See also: Company Director responsibilities
Company Secretary responsibilities
Who needs a Company Secretary and what qualifications must they have
A Company Secretary is the person legally responsible to the Registrar at Companies House to file the appropriate paperwork within the timescales allowed.
Until recently every Limited company needed to appoint a named person to act as the company secretary. From April 2008 this was no longer the case, as a result of new legislation under the Companies Act 2006.
For Public Limited Companies (PLCs) there is still a requirement for a Company Secretary (in addition to at least two members and a minimum of two company Directors) and there are very specific guidelines regarding the qualifications and experience that a company secretary of a PLC must hold. The Company Secretary of a PLC must be a person who appears to the directors to have the necessary knowledge and ability to fulfil the functions or is a member of any of the following bodies:
- the Institute of Chartered Accountants in England and Wales
- the Institute of Chartered Accountants of Scotland
- the Institute of Chartered Accountants in Ireland
- the Institute of Chartered Secretaries and Administrators
- the Chartered Association of Certified Accountants
- the Chartered Institute of Management Accountants (formerly known as the Institute of Cost and Management Accountants)

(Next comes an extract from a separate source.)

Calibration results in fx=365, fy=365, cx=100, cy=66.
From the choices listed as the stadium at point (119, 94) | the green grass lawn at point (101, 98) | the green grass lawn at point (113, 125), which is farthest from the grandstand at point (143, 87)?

- the Chartered Institute of Public Finance and Accountancy.
For Private Limited Companies however, there is no longer a need to have a named company secretary at all, if you feel you don’t need one. If you do have one they are not required to hold any specific qualifications, but the person undertaking the role will need to have a good understanding of the regulations affecting companies and how to comply with them, as well as having extremely good organisations skills.
The responsibilities of a Company Secretary
If you choose not to have a named person as company secretary the role of a company secretary still needs to be fulfilled which means that the duties they would have performed still need to be carried out by someone. The specific duties of a company secretary are not defined by the Companies Act but their role usually includes being responsible for:
- Maintaining the registers of shareholders, directors and secretaries, directors’ interests, charges and mortgages.
- Ensuring statutory documents are filed with the Registrar within the appropriate timescales and using the appropriate forms.
- Providing shareholders with appropriate notice of meetings, and supplying copies of the annual accounts prior to the AGM.
- Sending copies of resolutions and agreements to the Registrar
- Keeping minutes of directors’ meetings
- Ensuring correct access to various documents by those entitled to see them (eg shareholders and the general public can see the register of shareholders, shareholders are entitled to view and have copies of meeting minutes.)
Note that companies can choose to circulate documents using email or by other electronic methods such as websites, with the shareholders' agreement. This will speed up the decision making process and means most small businesses will be able to make most shareholders’ decisions more quickly and without the need for a general meeting.